Деньги наверху, кивает Лачер.

Трактирщик с грохотом кидается наверх, рывком открывает дверь, на столике под окном все так же лежит незапертый чемодан, хозяин «Медведя» откидывает крышку, деньги на месте. В кровати Лачера нежится его жена.

Мани угодил под бук на Блюттли, говорит он, не отрывая глаз от пачек денег, нужны были новые балки для часовни.

Они слышали здесь удары топоров, зевает Лизетта.

Трактирщик не мигая смотрит на деньги, потом начинает пересчитывать купюры — десять тысяч, десять тысяч, десять тысяч, нет, он чувствует, здесь что–то не так, десять тысяч, девять тысяч, еще раз девять тысяч, десять тысяч, восемь тысяч.

— Вы, бабы, взяли тут себе по тысяче, все до одной, каждая стянула по купюре!

Лизетта смеется:

— Мы тоже чего–то да стоим, а если вас это не устраивает, то и у нас могут развязаться языки.

Трактирщик захлопывает чемодан, уносит его в спальню, собираясь запереть его там, но тут ему приходит на ум, что у жены есть второй ключ от спальни, и тогда он спускается с чемоданом вниз.

Лачера в зале уже нет.

А где Ваути, спрашивает трактирщик у Энни, еще стоя на лестнице.

Она не знает, отвечает та, а когда он приказывает ей, марш на кухню мыть посуду, не может быть и речи, возражает она, что она там потеряла, тогда он рычит, набрасываясь на Фриду, хватит бездельничать, пора браться за работу, а та говорит, что уходит от него — она дочь миллионера и в ближайшем будущем станет к тому же невесткой другого миллионера, самого хозяина «Медведя», ведь она выходит замуж за Сему, так что работать она больше не собирается.

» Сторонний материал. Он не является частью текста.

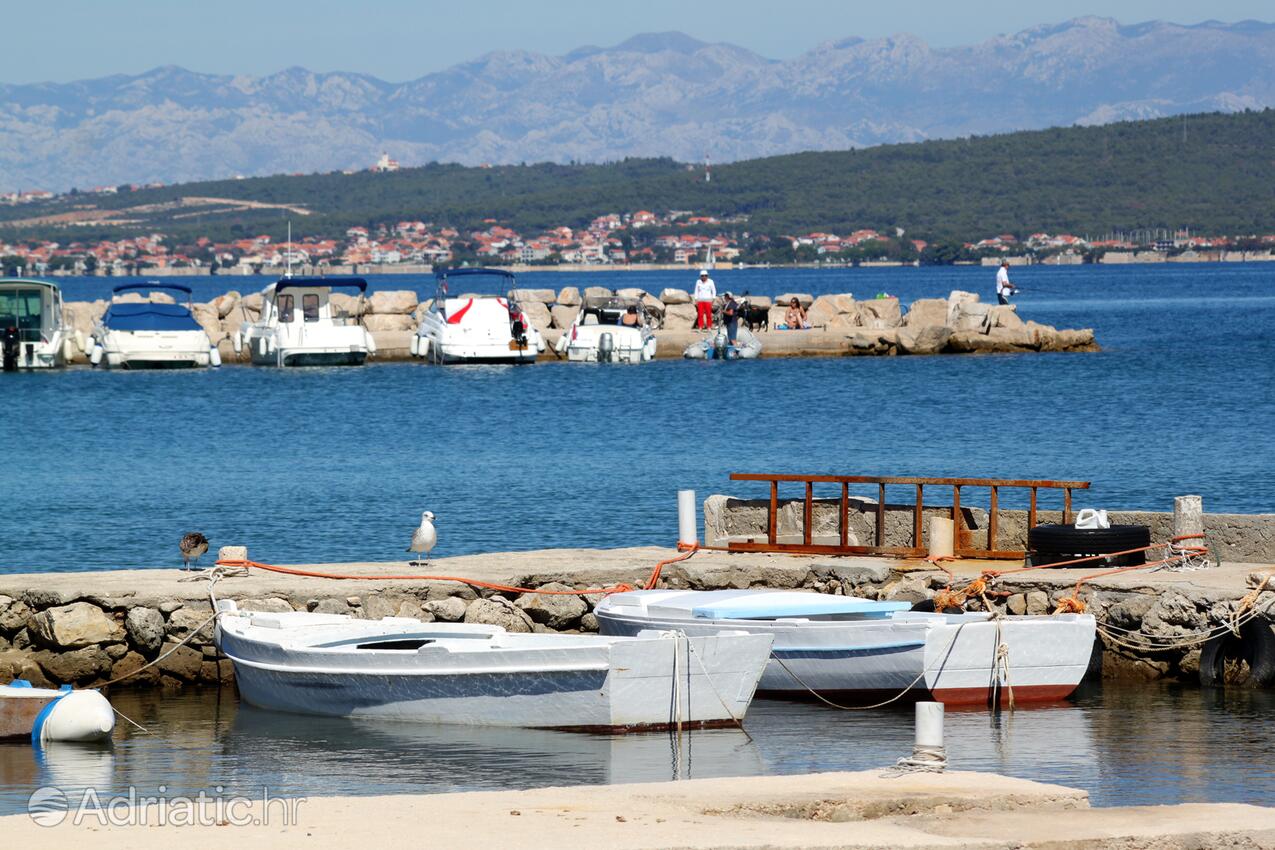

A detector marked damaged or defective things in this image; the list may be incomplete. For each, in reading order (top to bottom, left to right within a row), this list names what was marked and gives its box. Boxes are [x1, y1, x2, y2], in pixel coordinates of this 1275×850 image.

Пот льет с трактирщика ручьем, а сквозь маленькие оконца ему видно, как мимо проплывает «кадиллак».

Машина плавно покидает деревню и катит из долины вниз. У скалы, там, где дорога входит в лес, Лачер нагоняет жену мертвого Мани. Почти через сорок лет он вновь встречает Цурбрюггенову Клери. В руках у нее чемодан. «Кадиллак» останавливается. Она идет себе дальше. Он опускает стекло, высовывается из машины и говорит:

— Эй, Клери, садись.

Она останавливается, разглядывает его, потом произносит:

— Ну если уж ты меня приглашаешь, Ваути Лохер.

Он открывает правую дверцу, она кладет чемодан на заднее сиденье, садится рядом с Лохером и говорит:

— У тебя вид, как будто тебе сто лет.

— Мы оба состарились, — говорит Лачер. — Куда ты собралась? — спрашивает он, когда они уже въехали в лес.

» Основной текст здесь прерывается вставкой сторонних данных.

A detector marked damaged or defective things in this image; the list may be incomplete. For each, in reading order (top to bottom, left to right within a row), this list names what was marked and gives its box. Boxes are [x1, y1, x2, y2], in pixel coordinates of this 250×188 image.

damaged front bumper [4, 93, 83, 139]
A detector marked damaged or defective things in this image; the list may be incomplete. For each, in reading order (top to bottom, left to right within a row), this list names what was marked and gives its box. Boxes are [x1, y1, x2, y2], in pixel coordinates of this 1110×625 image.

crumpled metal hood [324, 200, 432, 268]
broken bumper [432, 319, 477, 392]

— В Оберлоттикофен, искать работу, — отвечает она.

Машина осторожно спускается вниз.

Перед самым флётенбахским ущельем Лачер резко крутит руль, так что машина встает поперек дороги. Он выключает мотор. Молча смотрит перед собой.

— Клери, — говорит он потом. — Ты скрыла от меня, что ждала ребенка.

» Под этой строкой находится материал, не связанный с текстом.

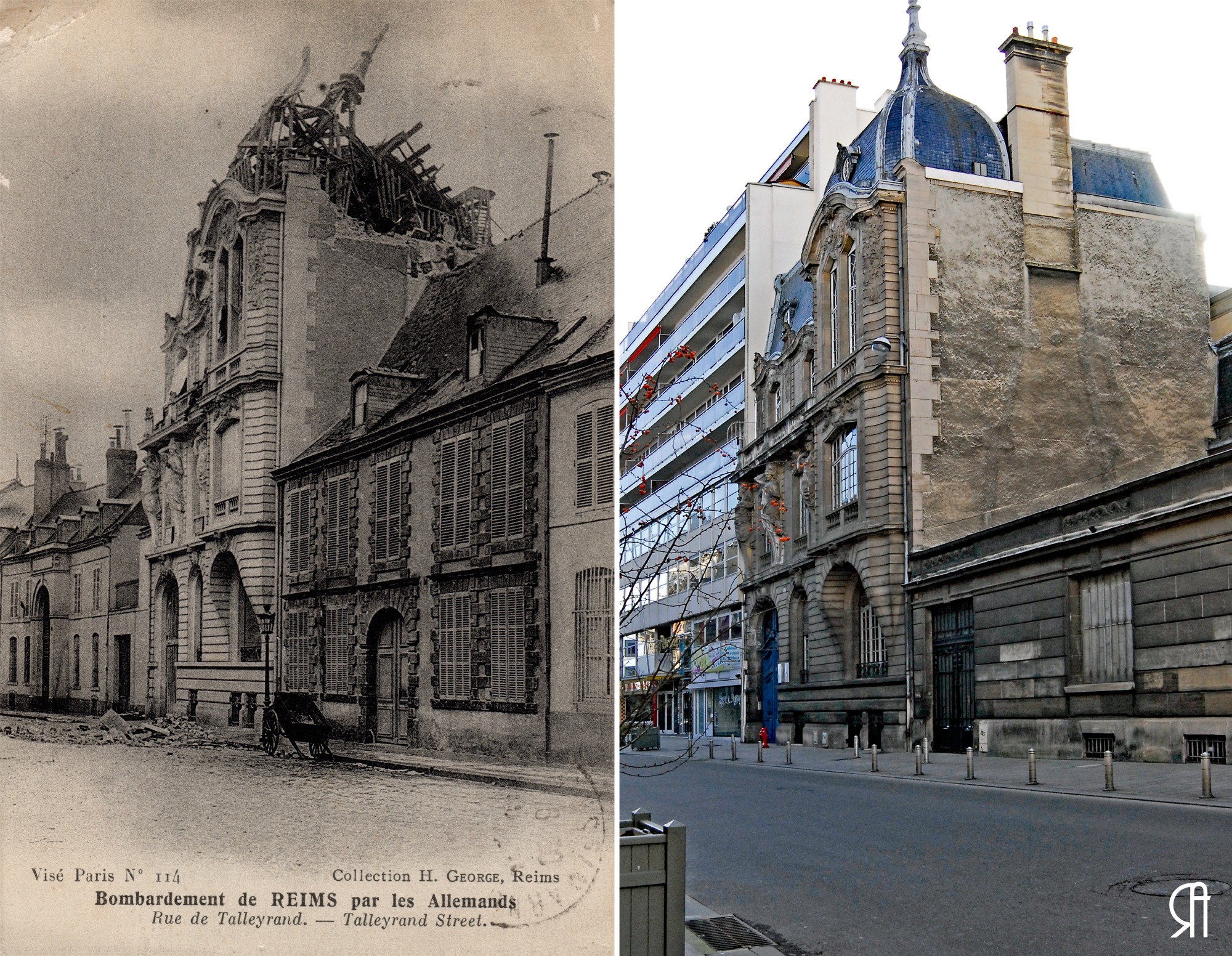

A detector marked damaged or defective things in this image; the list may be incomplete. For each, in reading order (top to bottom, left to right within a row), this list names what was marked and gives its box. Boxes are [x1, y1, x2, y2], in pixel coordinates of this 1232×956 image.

— Мы с Мани хотели пожениться, это были наши заботы, не твои, — отвечает она.

— И Мани это не остановило? — спрашивает он.

— Ребенок есть ребенок, — говорит она.

В полной задумчивости он молчит, наконец произносит:

— Так было лучше, что ты вышла замуж за Мани. Мы с тобой сделаны из одного теста, мы не подходим друг другу. — Он расстегивает шубу, потом молнии на синем и красном спортивных костюмах, высвобождает грудь. — Опять схватило, — говорит он. — Боль такая же, как полгода назад. — Он откидывается на спинку сиденья, руки повисают как плети. — Я только что из больницы. У меня был инфаркт.

Оба молчат.

Небо над белыми елями молочно–серое, местами сгустилось и светится от пробивающихся лучей, солнца, однако, нигде не видно.

Лачер медленно и плавно растирает себе правой рукой грудь.

— Признáюсь, что тогда, когда я ушел из деревни, я был в бешенстве, но злоба прошла уже здесь, прямо в лесу, и так мне вдруг захотелось покинуть все это, и эту страну, и всю безмозглую Европу. И вот там, за океаном, я стал богатым, честным или нечестным путем, лучше не спрашивай. Я никогда об этом не задумывался, и о женщинах меня не расспрашивай по ту сторону вонючего Атлантического океана, и о сыне тоже не надо, тот все унаследует после меня, хотя в десять раз больший негодяй, чем я. А вас в вашем медвежьем углу я давным–давно позабыл, да, по правде говоря, с тех пор, как я тогда отчалил из Флётигена, я никогда вас больше и не вспоминал, вы как исчезли из моей памяти.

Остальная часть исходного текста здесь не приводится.